Text block:
+++
Check Completeness of a Binary Tree

update Dec 25, 16:19

LeetCode

Given a binary tree, determine if it is a complete binary tree.

Definition of a complete binary tree from Wikipedia: In a complete binary tree every level, except possibly the last, is completely filled, and all nodes in the last level are as far left as possible. It can have between 1 and 2h nodes inclusive at the last level h.

Example 1:

Input: [1,2,3,4,5,6]
Output: true
Explanation: Every level before the last is full (ie. levels
  with node-values {1} and {2, 3}), and all nodes in the last
  level ({4, 5, 6}) are as far left as possible.

Example 2:

Input: [1,2,3,4,5,null,7]
Output: false
Explanation: The node with value 7 isn't as far left as possible.

Note:

The tree will have between 1 and 100 nodes.

Basic Idea:

我们注意到，如果一个树是完全二叉树，那么在BFS的过程中，一旦我们遇到null，后面就不可以有不是null的node，我们可以利用这一性质。简单来说就是写一个BFS，用一个boolean标记是否已经见过null，如果见过，当我们再遇到非null时直接返回false；

• Java Code:

  class Solution {
    public boolean isCompleteTree(TreeNode root) {
        Deque<TreeNode> queue = new LinkedList<>();
        queue.offerLast(root);
        boolean seenNull = false;
        while (! queue.isEmpty()) {
            TreeNode currNode = queue.pollFirst();
            if (currNode == null) {
                seenNull = true;
                continue;
            } else if (seenNull) {
                return false;
            } 
            queue.offerLast(currNode.left);
            queue.offerLast(currNode.right);
        }
        return true;
    }
  }
  

还有一种dfs的解法，没有这么直观，需要仔细分情况判断不符合条件的情况。
+++
Provided material:
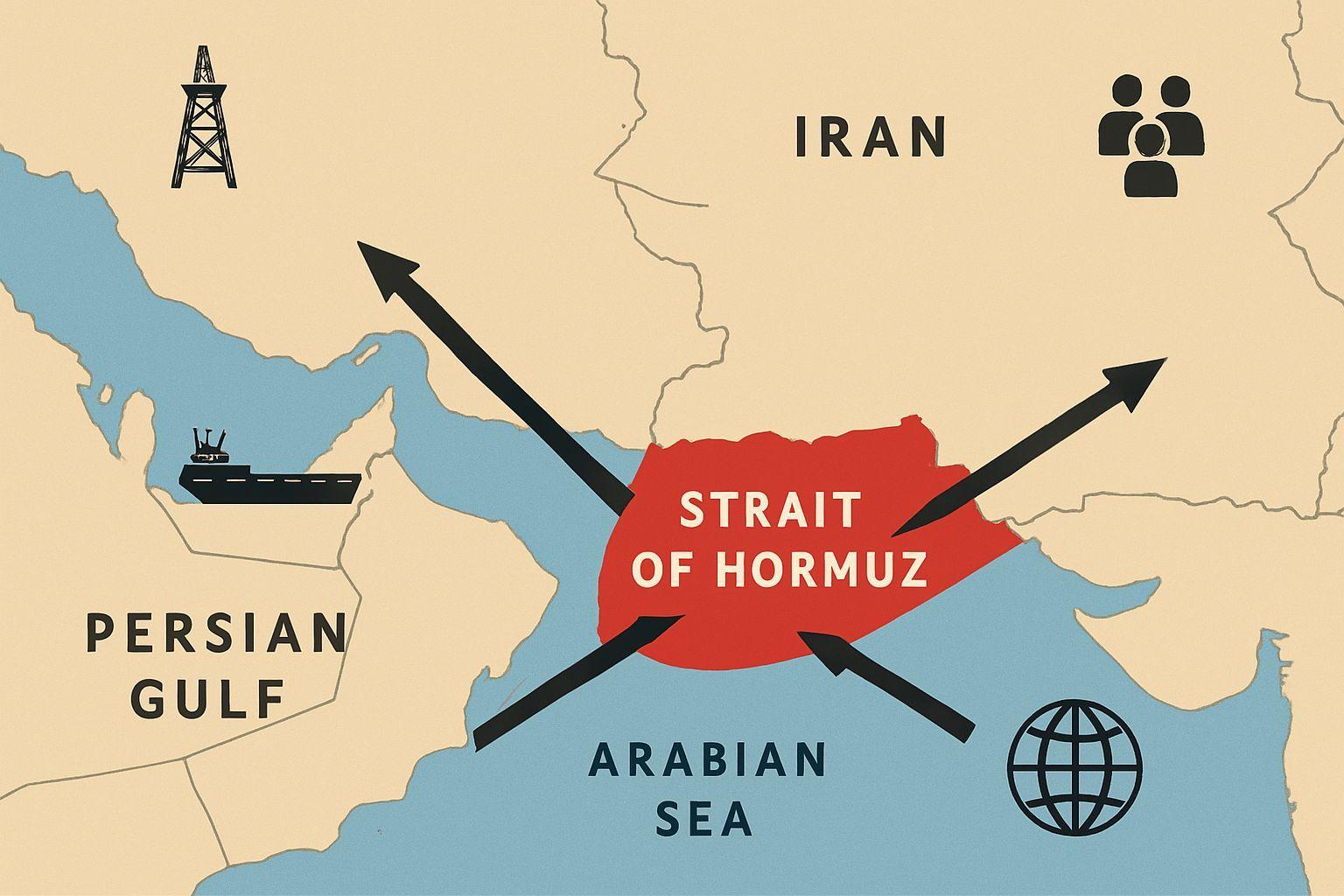 IRAN

STRAIT OF HORMUZ

PERSIAN GULF

ARABIAN SEA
+++
How to complete this task: Return the stretch of the text on checking binary tree completeness from "Definition of a" through "last level h.", copied word for word.

Solution below:
Definition of a complete binary tree from Wikipedia: In a complete binary tree every level, except possibly the last, is completely filled, and all nodes in the last level are as far left as possible. It can have between 1 and 2h nodes inclusive at the last level h.